“Day 5 - Gyantse- Lhasa (3650 m): 261 km. Ovvero: si galoppa. Full day picturesque drive crossing over Karola (5010 m), Kambala (4794 m), colourful Yamdrok Lake and the Tibetan lifelineriver Brahma Putra (Yarlung Tsangpo). Overnight at hotel”.
L’albergo era leggermente peggio di com’era sembrato a prima vista (la doccia funzionava davvero male e gli asciugamani erano zozzi ma, per fortuna, avevamo i nostri).
Il viaggio verso Lhasa, invece, non è drammatico: un po’ di sterrato, più o meno fino alla pausa pranzo, ma senza grandi buche, né frane, né salti. Nella cittadina dove ci fermiamo a pranzare le donne vendono collane di formaggio di nak. Ale ne compra un filo e ci fa assaggiare un paio di bocconi. Non che valga granché, una vaghiiiiiiiiissima somiglianza con il pecorino, ma quasi nessun sapore; in compenso, si fa per dire, con nostro sommo stupore il formaggio in questione si rivela dolce.
Dopo questa discutibile esperienza gastronomica, la guida ci indica un ristorante che non mi ispira né punto né poco. Carlito e io ci incamminiamo perciò lungo quella che sembra l’unica strada del luogo e scoviamo un posto che ci sembra meglio. Il tavolo più grande è occupato da una comitiva di turisti cinesi accompagnati da una guida che parla un po’ di inglese. Ci assicurano che il locale è pulito e ci sediamo per pranzare. Come sempre ci servono d’ufficio il tè, mentre noi ordiniamo carne di yak e patatine fritte. Mal ce ne incoglie perché sono entrambi immangiabili: la carne secca, dopo la scena delle immonde bestie intere che ho visto appese a seccare al sole al mercato di Gyantse, già non mi va molto (e un po’ la faccio andare di traverso anche a Carlito che, pure, di sanguinolento animale appeso con corteo di mosche non ne ha visto manco uno), quanto alle patate, tagliate a fiammifero, sono crude. Ma non importa, i cinesi sono molto curiosi e ci fanno un sacco di domande. Così finiamo per trovarci in una situazione ribaltata rispetto a “Lost in translation”: noi diamo risposte semplici, per lo più banali, e quasi sempre piuttosto brevi (anche perché l’inglese della guida è piuttosto basic), ma quando la ragazza traduce sembra che faccia autentici discorsi, invariabilmente molto più lunghi delle nostre risposte, e scatena gridolini eccitati e grandi cenni di assenso nel suo gruppo/pubblico. Misteri della tradu/di/zione.

▬▬▬▬▬▬

RICHIESTA DATA 1:
Nel brano sul viaggio verso Lhasa, che sapore rivela di avere il formaggio di nak?
RICHIESTA DATA 2:
Ripeti dal brano sul viaggio verso Lhasa il tratto compreso tra "Il viaggio verso" e "si rivela dolce.", estremi inclusi.

VOCI FORNITE:
▬▬▬▬▬▬

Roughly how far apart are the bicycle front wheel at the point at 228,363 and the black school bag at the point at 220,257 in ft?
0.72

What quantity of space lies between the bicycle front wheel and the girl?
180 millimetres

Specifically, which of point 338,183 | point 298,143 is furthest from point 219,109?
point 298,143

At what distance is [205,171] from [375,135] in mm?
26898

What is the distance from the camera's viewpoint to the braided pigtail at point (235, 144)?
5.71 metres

▬▬▬▬▬▬

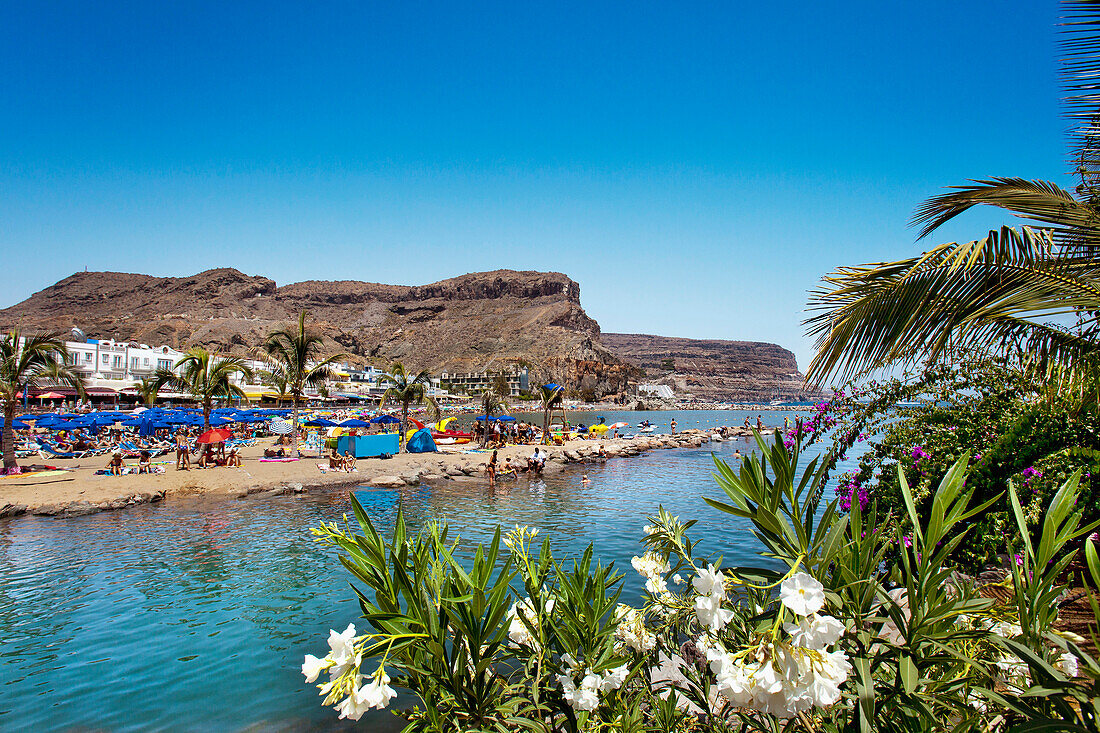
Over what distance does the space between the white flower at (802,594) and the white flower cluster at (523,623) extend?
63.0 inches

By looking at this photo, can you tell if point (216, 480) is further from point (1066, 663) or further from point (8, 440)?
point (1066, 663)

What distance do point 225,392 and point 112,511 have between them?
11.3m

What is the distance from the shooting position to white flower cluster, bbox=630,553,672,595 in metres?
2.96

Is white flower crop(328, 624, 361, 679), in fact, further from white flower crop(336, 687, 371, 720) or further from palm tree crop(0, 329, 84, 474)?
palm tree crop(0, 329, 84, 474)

▬▬▬▬▬▬

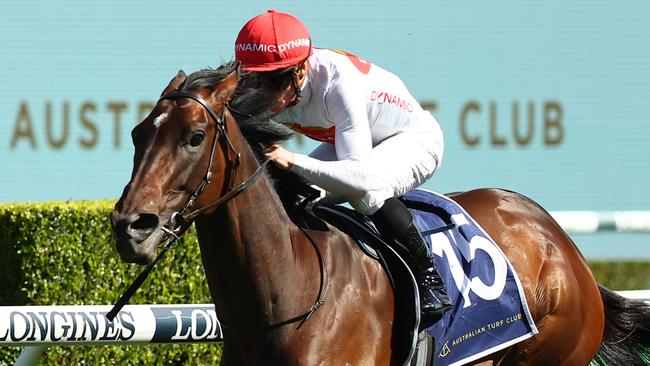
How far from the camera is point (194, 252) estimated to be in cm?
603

▬▬▬▬▬▬

RISULTATO DELL'ESERCIZIO 1:
Si rivela dolce.

RISULTATO DELL'ESERCIZIO 2:
Il viaggio verso Lhasa, invece, non è drammatico: un po’ di sterrato, più o meno fino alla pausa pranzo, ma senza grandi buche, né frane, né salti. Nella cittadina dove ci fermiamo a pranzare le donne vendono collane di formaggio di nak. Ale ne compra un filo e ci fa assaggiare un paio di bocconi. Non che valga granché, una vaghiiiiiiiiissima somiglianza con il pecorino, ma quasi nessun sapore; in compenso, si fa per dire, con nostro sommo stupore il formaggio in questione si rivela dolce.